== Travail demandé ==
**a)** Résumez en deux phrases l'extrait sur le référencement Google Adwords.
**b)** Reproduisez à l'identique l'extrait sur le référencement Google Adwords, depuis « Ainsi, certains annonceurs » jusqu'à « rose pâle aujourd'hui. » inclus.

== Extrait étudié ==
-*-

Le 29 janvier 2013, la Cour de cassation a autorisé l’usage de marques de concurrents à titre de mots clé

Référencement Google Adwords : validation de l'utilisation des marques des concurrents en mots clès

Le référencement et le positionnement des marques, produits et services des annonceurs sur Internet sont essentiels pour de nombreuses sociétés dont la toile est devenue le fonds de commerce ou tout au moins la vitrine de communication, de publicité et de vente.

Ainsi, certains annonceurs « parasites » choisissent volontairement dans le cadre de leur campagne de publicité Adwords de Google des mots clés de leur concurrent qui leur permettront d’avoir une visibilité supplémentaire sur Internet et d’apparaitre en bonne place dès qu’un internaute tapera les mots clés de leur concurrent.

Pour mémoire, les « Adwords » de Google sont les liens internet de publicité affichés en haut ou à droite d’une page de résultats des requêtes sur le moteur de recherche de Google, sur fond rose pâle aujourd'hui.

Un lien internet unit un mot ou groupe de mots cliquable par un internaute (la source) avec le site internet vers lequel celui-ci renvoie (la destination).

Lorsqu'un mot-clé est tapé sur le moteur de recherche Google, les pages de résultats affichent plusieurs types de liens internet cliquables, certains sont naturels et apparaissent parce qu'ils sont fréquemment cliqués par les internautes, et d'autres, dits « liens commerciaux », apparaissent en raison de la réservation, par l'auteur dudit lien, du mot-clé tapé.

Google a changé progressivement leurs dénominations, ainsi ils se sont successivement appelés « liens commerciaux », « annonces publicitaires » et aujourd’hui « annonces ».

En l'espèce, la société Cobrason vend des produits Hi Fi et video en ligne sur le site internet " www. cobrason. com ".

La société Solutions exerce la même activité de vente au détail à partir de son site internet " www. homecinesolutions. fr ".

La société Cobrason a constaté que la requête " Cobrason " effectuée avec le moteur de recherche " Google. fr " déclenchait, par la mise en oeuvre du service de référencement Google AdWords, l'affichage d'un lien commercial vers le site exploité par la société Solutions, accompagné d'un message publicitaire.

-*-

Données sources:
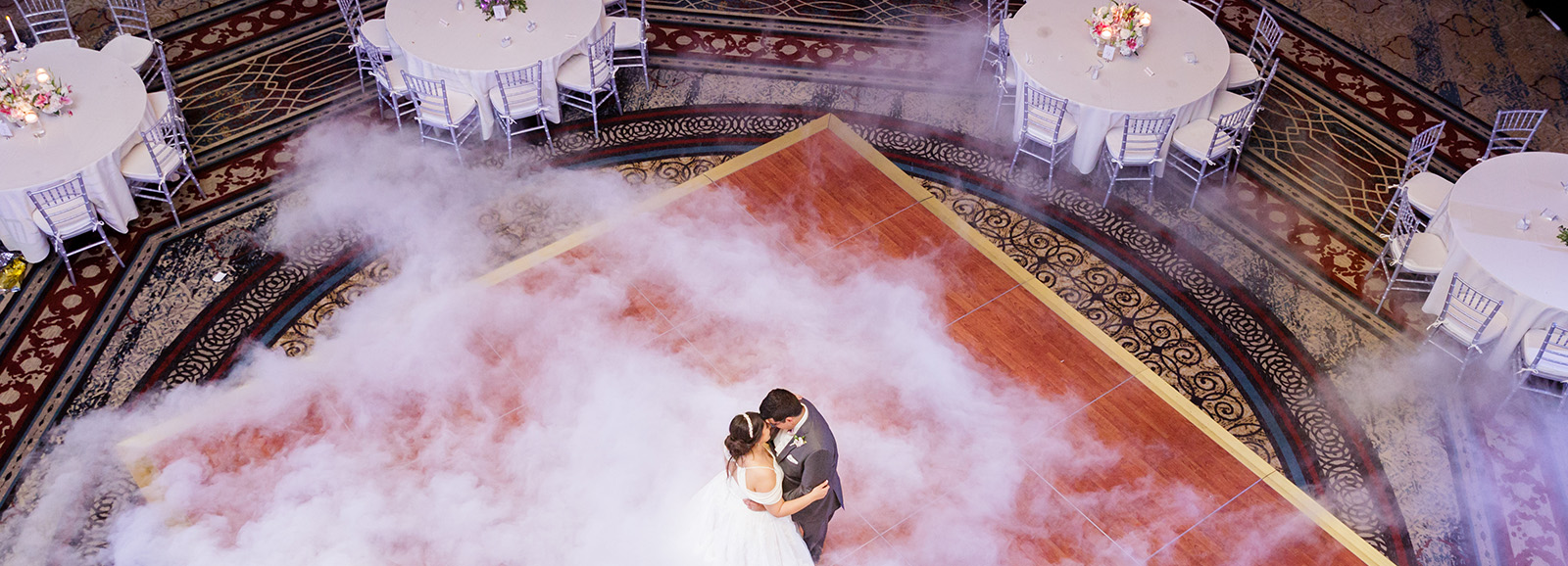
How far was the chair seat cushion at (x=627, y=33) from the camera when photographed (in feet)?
29.9

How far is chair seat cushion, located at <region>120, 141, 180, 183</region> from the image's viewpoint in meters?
7.97

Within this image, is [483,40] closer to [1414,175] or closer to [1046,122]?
[1046,122]

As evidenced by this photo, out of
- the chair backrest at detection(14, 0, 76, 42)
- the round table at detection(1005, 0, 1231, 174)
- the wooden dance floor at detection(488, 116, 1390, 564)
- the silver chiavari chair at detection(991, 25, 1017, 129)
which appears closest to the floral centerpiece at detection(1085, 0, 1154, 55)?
the round table at detection(1005, 0, 1231, 174)

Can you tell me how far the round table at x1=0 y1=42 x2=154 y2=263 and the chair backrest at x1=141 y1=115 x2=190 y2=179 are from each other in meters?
0.10

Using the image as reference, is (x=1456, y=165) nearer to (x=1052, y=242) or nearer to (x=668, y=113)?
(x=1052, y=242)

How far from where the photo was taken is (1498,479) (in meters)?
7.14

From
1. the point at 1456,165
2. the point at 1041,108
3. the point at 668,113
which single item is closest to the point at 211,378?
the point at 668,113

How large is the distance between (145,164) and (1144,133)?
633 centimetres

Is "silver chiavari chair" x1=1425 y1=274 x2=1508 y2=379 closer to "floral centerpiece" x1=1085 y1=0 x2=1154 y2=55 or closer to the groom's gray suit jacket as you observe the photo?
"floral centerpiece" x1=1085 y1=0 x2=1154 y2=55

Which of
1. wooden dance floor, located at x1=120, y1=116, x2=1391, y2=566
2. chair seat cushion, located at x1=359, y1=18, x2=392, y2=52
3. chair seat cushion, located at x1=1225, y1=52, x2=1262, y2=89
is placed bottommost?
wooden dance floor, located at x1=120, y1=116, x2=1391, y2=566

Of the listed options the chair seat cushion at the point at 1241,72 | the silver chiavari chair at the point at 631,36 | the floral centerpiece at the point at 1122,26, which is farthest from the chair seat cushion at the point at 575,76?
the chair seat cushion at the point at 1241,72

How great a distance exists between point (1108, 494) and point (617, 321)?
2.98m

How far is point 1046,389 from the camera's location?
7.43m

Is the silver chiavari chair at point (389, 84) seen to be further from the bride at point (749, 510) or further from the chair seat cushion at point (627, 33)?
the bride at point (749, 510)
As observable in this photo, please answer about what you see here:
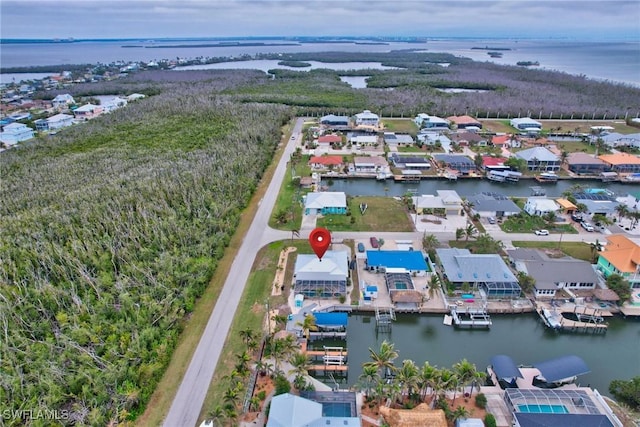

-*-

== Corrigé ==
**a)** Certains annonceurs choisissent, dans leur campagne Adwords de Google, des mots clés de leurs concurrents afin d'obtenir une visibilité supplémentaire sur Internet, les Adwords étant les liens publicitaires affichés en haut ou à droite des pages de résultats du moteur de recherche. La société Cobrason, qui vend en ligne des produits Hi Fi et vidéo, a ainsi constaté que la requête « Cobrason » sur Google.fr déclenchait l'affichage d'un lien commercial vers le site de la société Solutions, qui exerce la même activité.

**b)**
Ainsi, certains annonceurs « parasites » choisissent volontairement dans le cadre de leur campagne de publicité Adwords de Google des mots clés de leur concurrent qui leur permettront d’avoir une visibilité supplémentaire sur Internet et d’apparaitre en bonne place dès qu’un internaute tapera les mots clés de leur concurrent.

Pour mémoire, les « Adwords » de Google sont les liens internet de publicité affichés en haut ou à droite d’une page de résultats des requêtes sur le moteur de recherche de Google, sur fond rose pâle aujourd'hui.